Dataset excerpt
◆ ◆ ◆ ◆ ◆

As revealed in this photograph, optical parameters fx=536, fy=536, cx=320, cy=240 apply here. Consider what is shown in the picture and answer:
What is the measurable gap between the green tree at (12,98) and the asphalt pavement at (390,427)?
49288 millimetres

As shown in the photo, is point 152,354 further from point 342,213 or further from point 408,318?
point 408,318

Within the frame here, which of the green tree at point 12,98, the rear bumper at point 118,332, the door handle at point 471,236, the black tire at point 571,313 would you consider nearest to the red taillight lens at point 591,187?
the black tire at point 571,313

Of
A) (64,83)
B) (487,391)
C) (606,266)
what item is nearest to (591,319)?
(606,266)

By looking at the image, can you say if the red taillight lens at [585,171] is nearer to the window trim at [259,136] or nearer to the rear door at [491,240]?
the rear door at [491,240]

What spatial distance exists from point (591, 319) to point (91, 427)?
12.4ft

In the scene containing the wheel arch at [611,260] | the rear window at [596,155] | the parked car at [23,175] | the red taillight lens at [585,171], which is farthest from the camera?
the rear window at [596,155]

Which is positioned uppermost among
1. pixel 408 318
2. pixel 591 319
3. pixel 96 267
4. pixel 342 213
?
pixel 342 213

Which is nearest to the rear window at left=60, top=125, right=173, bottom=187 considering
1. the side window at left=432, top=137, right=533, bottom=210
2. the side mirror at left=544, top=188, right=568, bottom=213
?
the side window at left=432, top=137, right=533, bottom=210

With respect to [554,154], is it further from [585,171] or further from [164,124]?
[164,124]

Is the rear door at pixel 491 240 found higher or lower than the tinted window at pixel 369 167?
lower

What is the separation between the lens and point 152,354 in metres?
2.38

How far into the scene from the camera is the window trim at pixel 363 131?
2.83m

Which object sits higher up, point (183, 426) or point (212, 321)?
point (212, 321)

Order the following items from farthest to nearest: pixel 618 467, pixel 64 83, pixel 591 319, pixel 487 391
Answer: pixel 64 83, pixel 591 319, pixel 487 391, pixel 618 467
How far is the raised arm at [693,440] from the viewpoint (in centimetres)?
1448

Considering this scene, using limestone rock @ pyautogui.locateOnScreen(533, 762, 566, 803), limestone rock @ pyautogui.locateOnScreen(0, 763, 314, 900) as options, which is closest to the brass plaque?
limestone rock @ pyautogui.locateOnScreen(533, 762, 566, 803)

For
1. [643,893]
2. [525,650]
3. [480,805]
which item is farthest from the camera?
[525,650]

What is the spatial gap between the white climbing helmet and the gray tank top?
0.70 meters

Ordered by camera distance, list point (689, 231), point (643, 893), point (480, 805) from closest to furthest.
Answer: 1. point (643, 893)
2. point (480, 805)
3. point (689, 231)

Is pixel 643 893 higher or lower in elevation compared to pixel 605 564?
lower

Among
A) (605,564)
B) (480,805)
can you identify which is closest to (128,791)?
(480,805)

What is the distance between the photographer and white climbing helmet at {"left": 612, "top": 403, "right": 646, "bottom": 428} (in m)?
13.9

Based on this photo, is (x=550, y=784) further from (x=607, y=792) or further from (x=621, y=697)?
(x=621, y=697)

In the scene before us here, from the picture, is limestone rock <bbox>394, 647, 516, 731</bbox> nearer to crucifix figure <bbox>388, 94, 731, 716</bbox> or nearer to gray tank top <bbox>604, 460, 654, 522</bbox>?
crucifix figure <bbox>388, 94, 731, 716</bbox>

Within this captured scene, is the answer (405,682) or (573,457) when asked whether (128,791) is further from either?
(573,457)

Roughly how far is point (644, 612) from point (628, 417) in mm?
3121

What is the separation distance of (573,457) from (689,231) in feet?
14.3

◆ ◆ ◆ ◆ ◆

Written instruction:
Reproduce every item in the dataset excerpt above verbatim, without any alteration.

Result for this task:
As revealed in this photograph, optical parameters fx=536, fy=536, cx=320, cy=240 apply here. Consider what is shown in the picture and answer:
What is the measurable gap between the green tree at (12,98) and the asphalt pavement at (390,427)?
49288 millimetres

As shown in the photo, is point 152,354 further from point 342,213 or further from point 408,318?
point 408,318

Within the frame here, which of the green tree at point 12,98, the rear bumper at point 118,332, the door handle at point 471,236, the black tire at point 571,313 would you consider nearest to the red taillight lens at point 591,187?
the black tire at point 571,313

Of
A) (64,83)
B) (487,391)
C) (606,266)
what item is nearest to (591,319)?
(606,266)

By looking at the image, can you say if the red taillight lens at [585,171] is nearer to the window trim at [259,136] or nearer to the rear door at [491,240]?
the rear door at [491,240]

What spatial distance exists from point (591, 319) to point (91, 427)?
12.4ft

In the scene containing the wheel arch at [611,260] | the rear window at [596,155] | the parked car at [23,175] | the red taillight lens at [585,171], which is farthest from the camera?
the rear window at [596,155]

Which is positioned uppermost among
1. pixel 408 318
2. pixel 591 319
3. pixel 96 267
4. pixel 342 213
?
pixel 342 213

Which is nearest to the rear window at left=60, top=125, right=173, bottom=187 considering
1. the side window at left=432, top=137, right=533, bottom=210
2. the side mirror at left=544, top=188, right=568, bottom=213
?
the side window at left=432, top=137, right=533, bottom=210

With respect to [554,154], is it further from [585,171] or further from [164,124]?
[164,124]

Is the rear door at pixel 491 240 found higher or lower than the tinted window at pixel 369 167?
lower

What is the separation between the lens and point 152,354 in metres?
2.38

How far into the scene from the camera is the window trim at pixel 363 131?
2.83m

Which object sits higher up, point (183, 426) or point (212, 321)?
point (212, 321)

Order the following items from farthest to nearest: pixel 618 467, pixel 64 83, pixel 591 319, pixel 487 391
Answer: pixel 64 83, pixel 591 319, pixel 487 391, pixel 618 467
How far is the raised arm at [693,440] from the viewpoint (in centimetres)?
1448

Considering this scene, using limestone rock @ pyautogui.locateOnScreen(533, 762, 566, 803), limestone rock @ pyautogui.locateOnScreen(0, 763, 314, 900) as options, which is closest to the brass plaque?
limestone rock @ pyautogui.locateOnScreen(533, 762, 566, 803)

For
1. [643,893]
2. [525,650]
3. [480,805]
which item is farthest from the camera?
[525,650]

What is the spatial gap between the white climbing helmet and the gray tank top?
0.70 meters

Ordered by camera distance, list point (689, 231), point (643, 893), point (480, 805) from closest to furthest.
Answer: 1. point (643, 893)
2. point (480, 805)
3. point (689, 231)

Is pixel 643 893 higher or lower in elevation compared to pixel 605 564?
lower

Among
A) (605,564)
B) (480,805)
can you identify which is closest to (128,791)?
(480,805)

What is the distance between the photographer and white climbing helmet at {"left": 612, "top": 403, "right": 646, "bottom": 428} (in m)?
13.9

Based on this photo, is (x=550, y=784) further from (x=607, y=792) or further from (x=621, y=697)?
(x=621, y=697)

In the scene before us here, from the picture, is limestone rock <bbox>394, 647, 516, 731</bbox> nearer to crucifix figure <bbox>388, 94, 731, 716</bbox> or nearer to gray tank top <bbox>604, 460, 654, 522</bbox>?
crucifix figure <bbox>388, 94, 731, 716</bbox>

Within this captured scene, is the answer (405,682) or (573,457) when asked whether (128,791) is further from either?
(573,457)

Roughly how far is point (644, 612) from point (628, 417) in mm?
3121

What is the separation distance of (573,457) from (689,231) in feet?
14.3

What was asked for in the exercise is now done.